Семейный роман невротиков - Зигмунд Фрейд
Эта общепринятая культурная установка в отношении смерти дополняется теперь нашим полным крахом, если она коснулась одного из наших близких, родителей или супруга, братьев или сестер, ребенка или верного друга. Вместе с ним мы хороним наши надежды, притязания, радости, не позволяем себя утешать и отказываемся от замены утраченного. Тут мы ведем себя подобно детям Езры, которые умирали вслед за смертью тех, кого любили.

■ **ВЫДЕРЖКИ ИЗ ДАННЫХ**:
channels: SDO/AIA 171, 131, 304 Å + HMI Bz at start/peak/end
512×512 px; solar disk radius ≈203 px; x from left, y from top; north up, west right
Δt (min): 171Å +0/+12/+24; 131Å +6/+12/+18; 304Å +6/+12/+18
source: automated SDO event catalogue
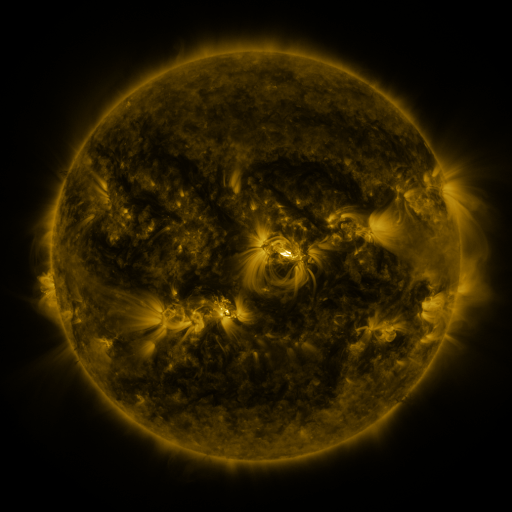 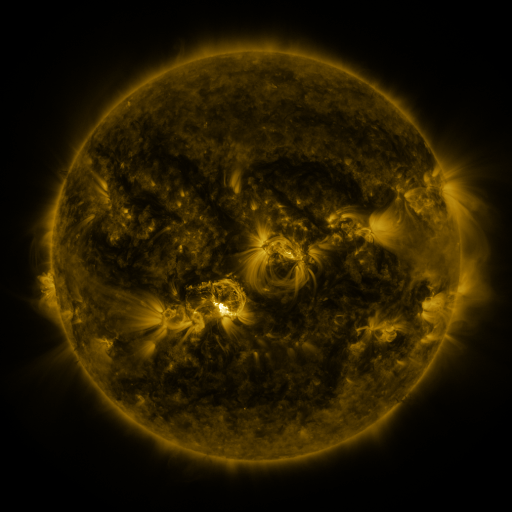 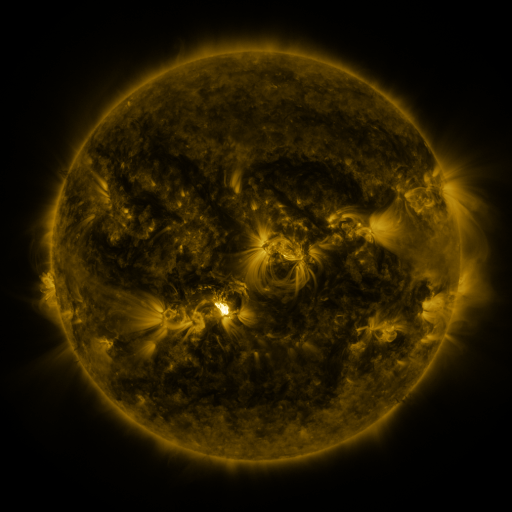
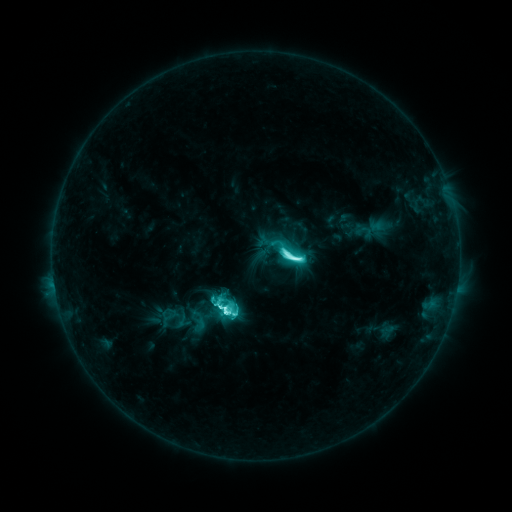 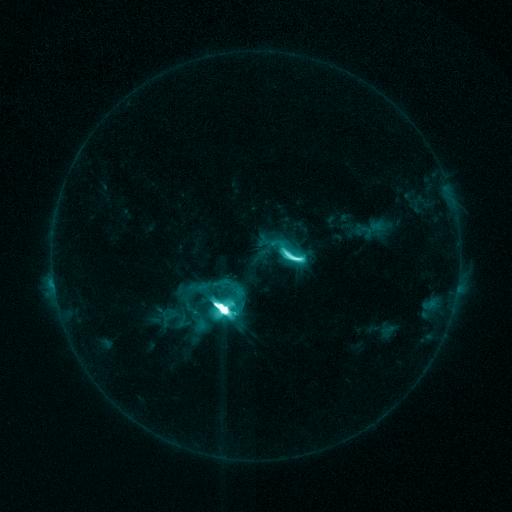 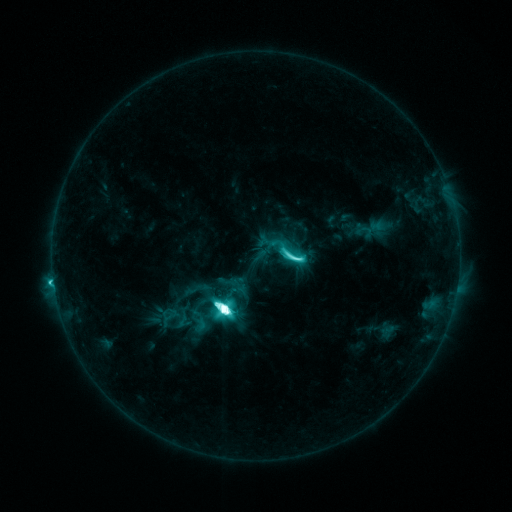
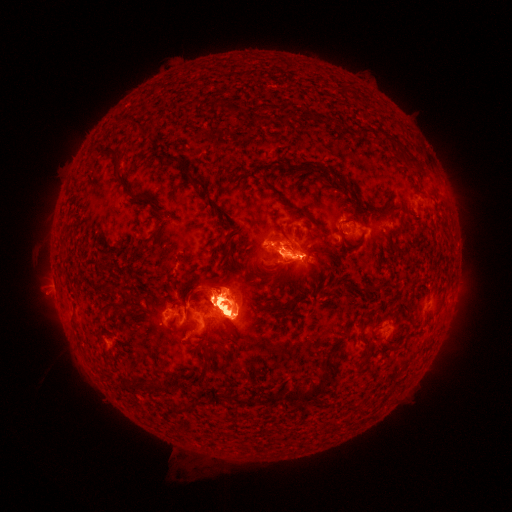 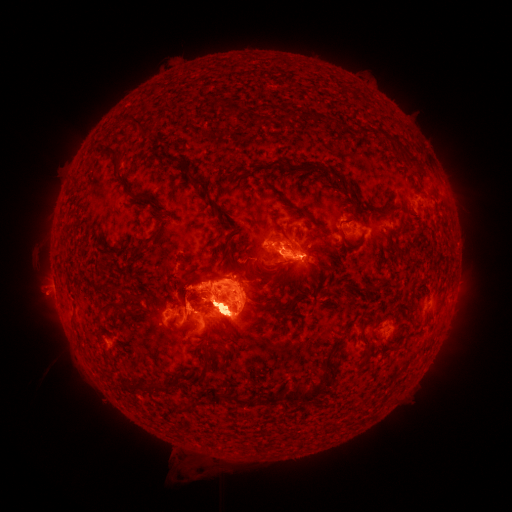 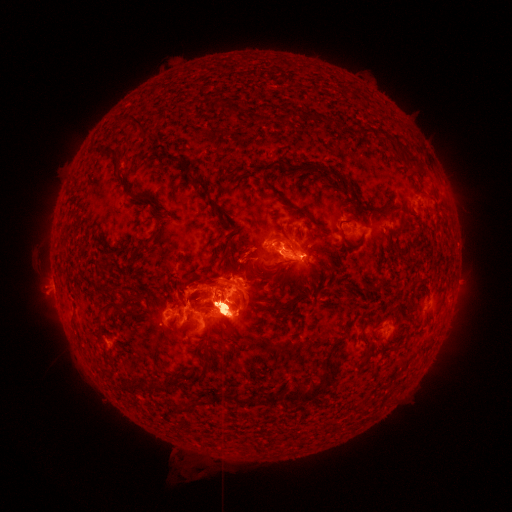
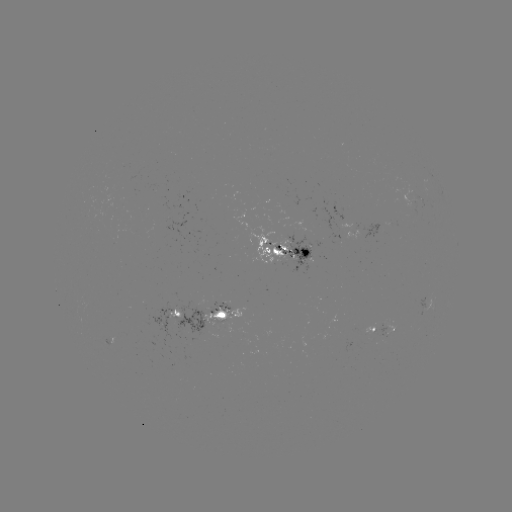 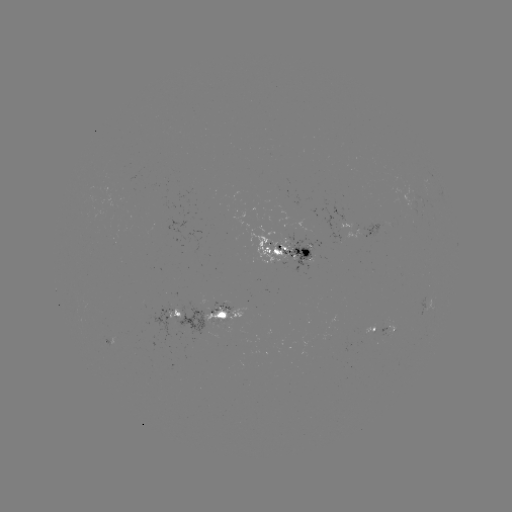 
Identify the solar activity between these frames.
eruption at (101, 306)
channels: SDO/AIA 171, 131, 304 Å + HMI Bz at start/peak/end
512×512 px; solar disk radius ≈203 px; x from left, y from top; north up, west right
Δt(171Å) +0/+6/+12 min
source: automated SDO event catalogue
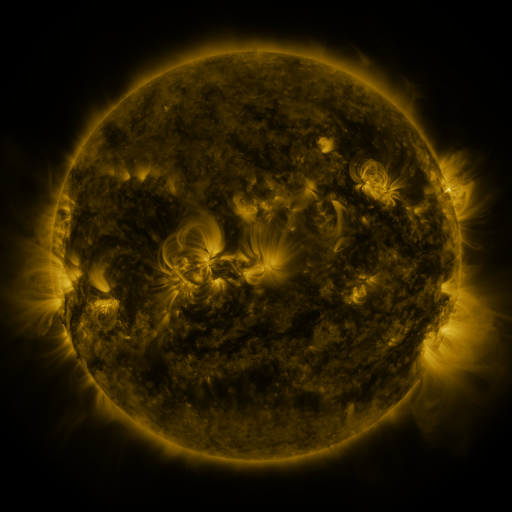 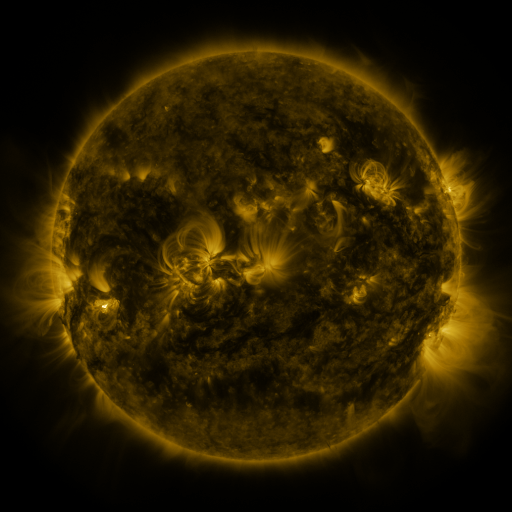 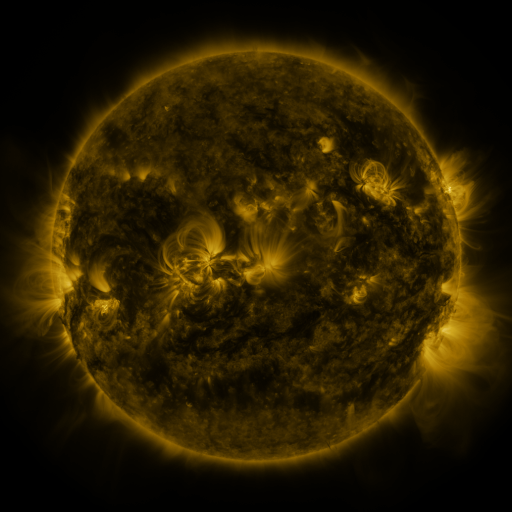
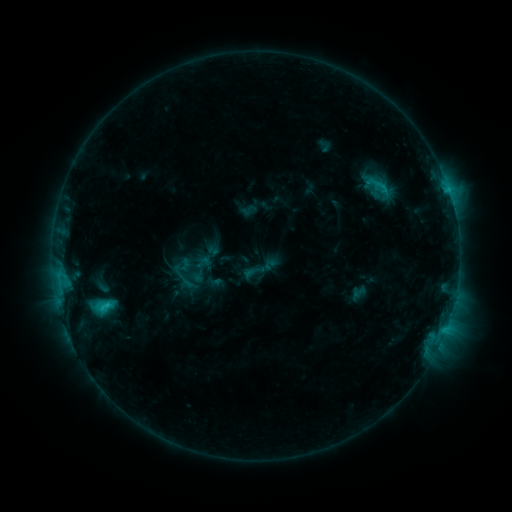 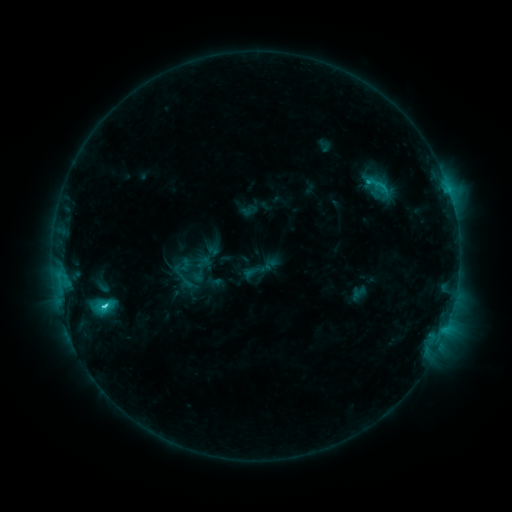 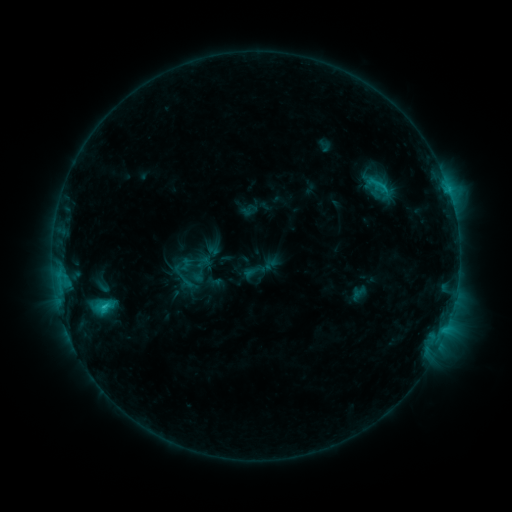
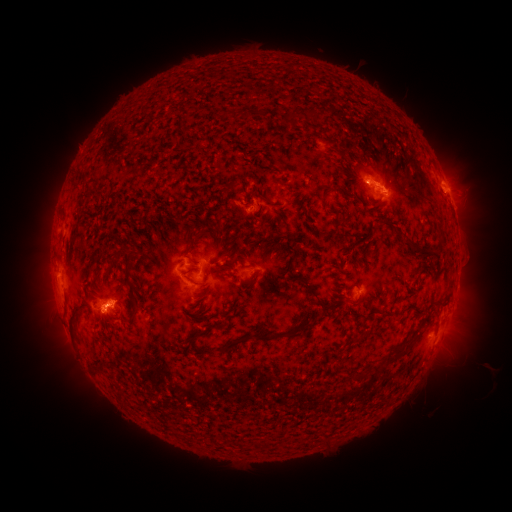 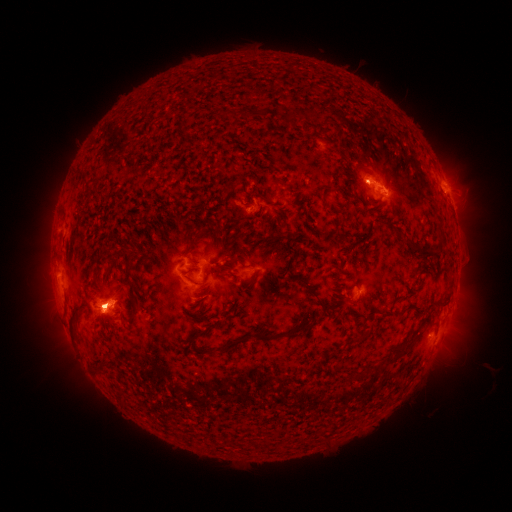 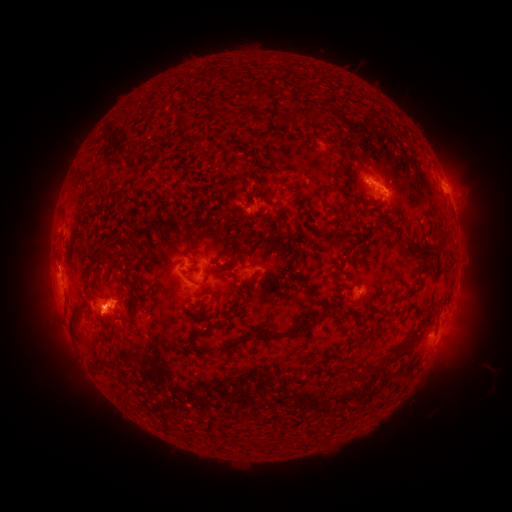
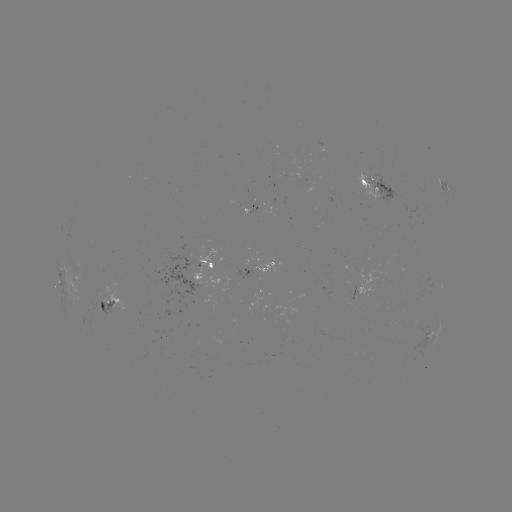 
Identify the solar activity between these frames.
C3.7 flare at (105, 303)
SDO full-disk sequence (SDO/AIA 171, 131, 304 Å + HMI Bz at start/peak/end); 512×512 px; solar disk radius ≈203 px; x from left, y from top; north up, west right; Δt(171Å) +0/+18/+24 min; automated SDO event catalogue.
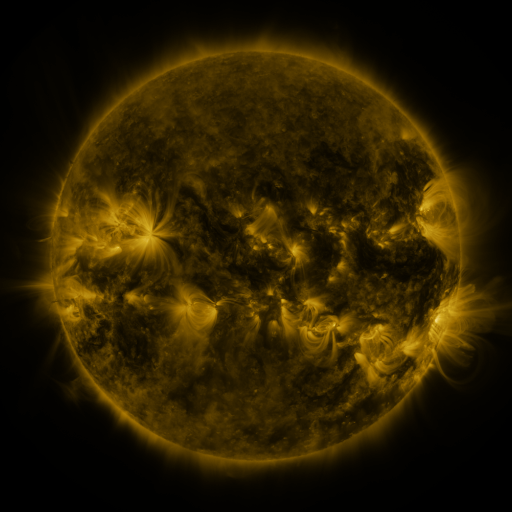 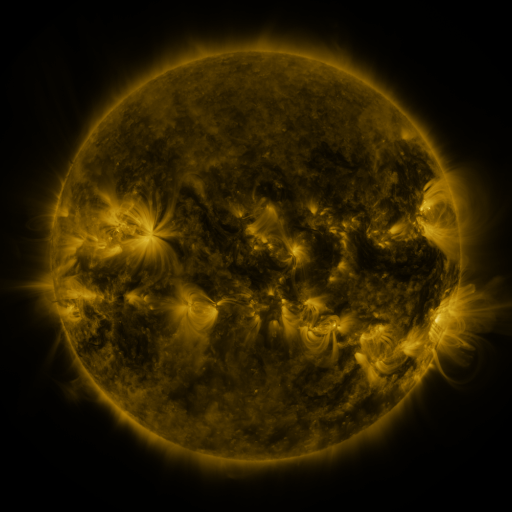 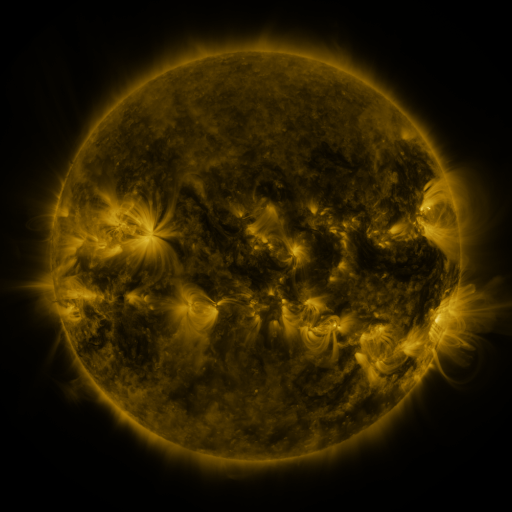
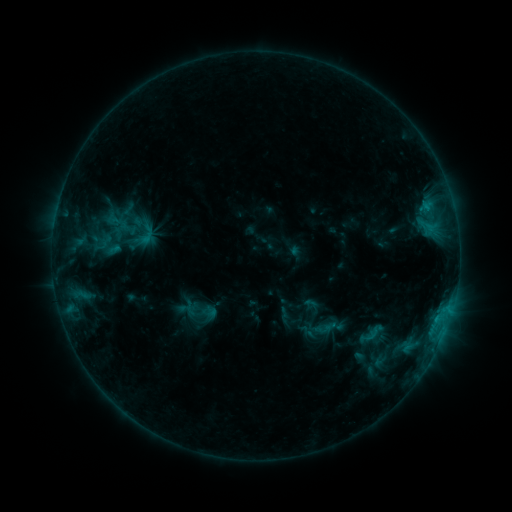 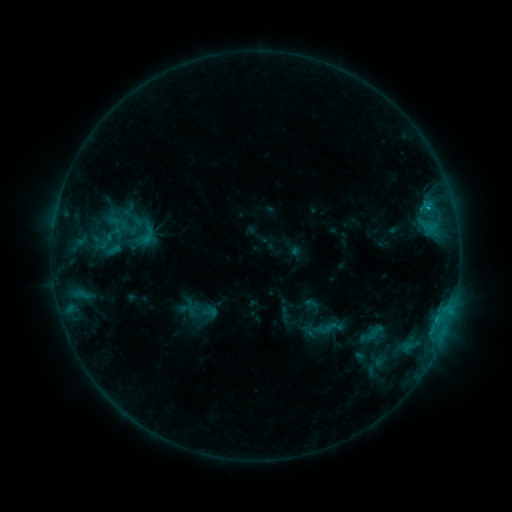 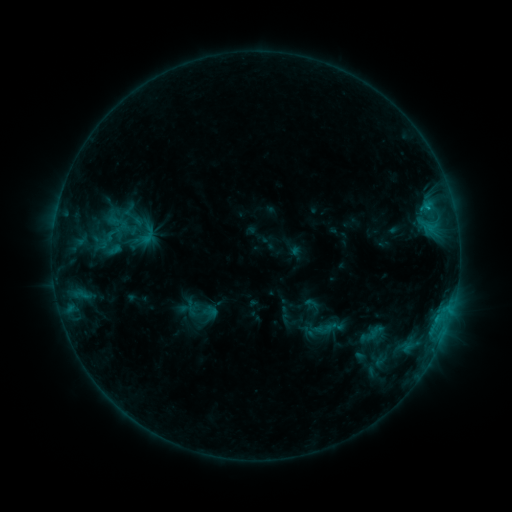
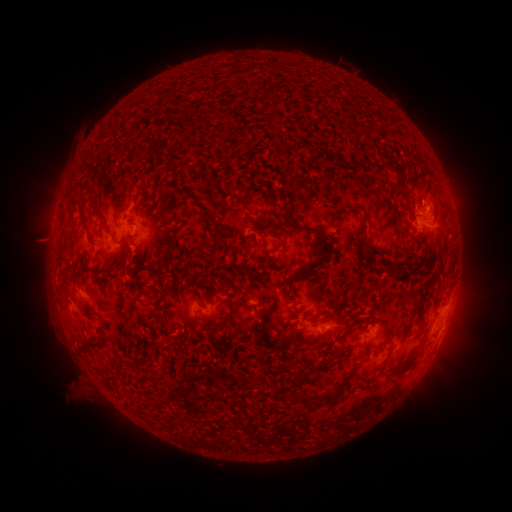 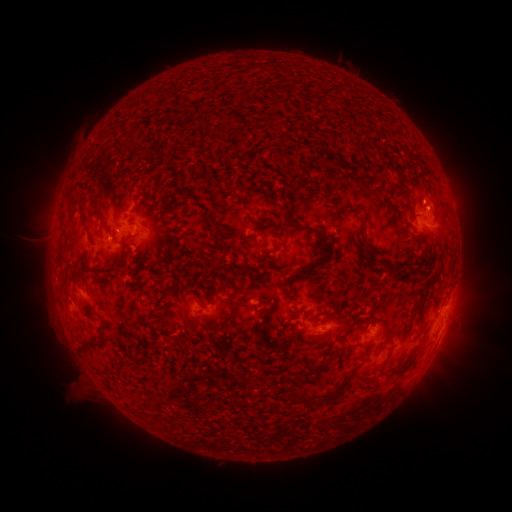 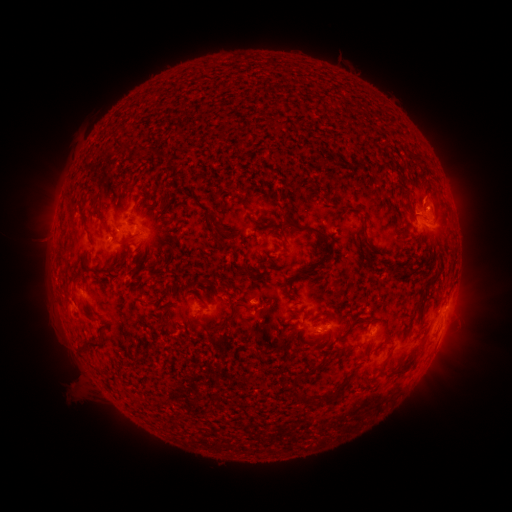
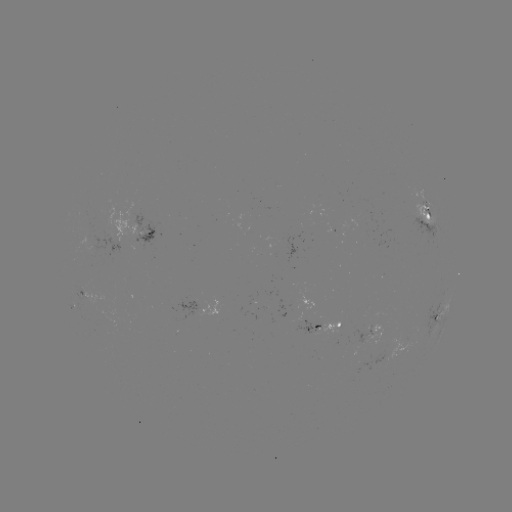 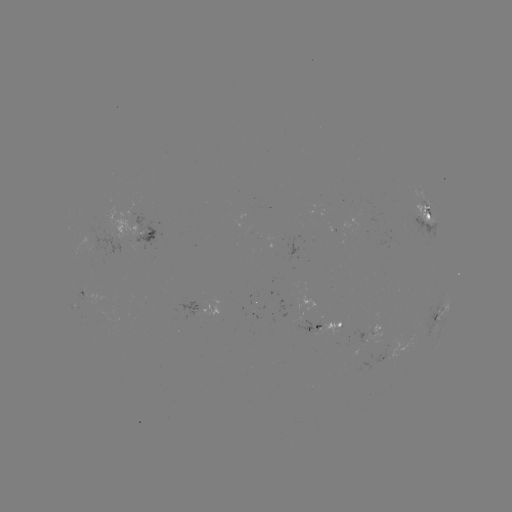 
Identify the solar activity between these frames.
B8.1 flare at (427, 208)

■ **ЗАДАНИЕ 1**:
Согласно исходному тексту, на чьих детей мы похожи, когда теряем близкого человека?
■ **ЗАДАНИЕ 2**:
Соответствуют ли исходному тексту следующие утверждения? (a) Утратив близкого, мы соглашаемся на замену утраченного. (b) Вместе с умершим мы хороним свои надежды. (c) Среди близких в тексте упомянут верный друг.
■ **ЗАДАНИЕ 3**:
Перепишите фрагмент исходного текста, заменив «надежды» на «мечты»: начните со слов «Семейный роман невротиков» и остановитесь после слов «тех, кого любили.».
Позиции из набора данных здесь не нужны.

■ **ОТВЕТ 1**:
На детей Езры, которые умирали вслед за смертью тех, кого любили.

■ **ОТВЕТ 2**:
(a) Нет: «отказываемся от замены утраченного».
(b) Да: «Вместе с ним мы хороним наши надежды».
(c) Да: «или верного друга».

■ **ОТВЕТ 3**:
Семейный роман невротиков - Зигмунд Фрейд
Эта общепринятая культурная установка в отношении смерти дополняется теперь нашим полным крахом, если она коснулась одного из наших близких, родителей или супруга, братьев или сестер, ребенка или верного друга. Вместе с ним мы хороним наши мечты, притязания, радости, не позволяем себя утешать и отказываемся от замены утраченного. Тут мы ведем себя подобно детям Езры, которые умирали вслед за смертью тех, кого любили.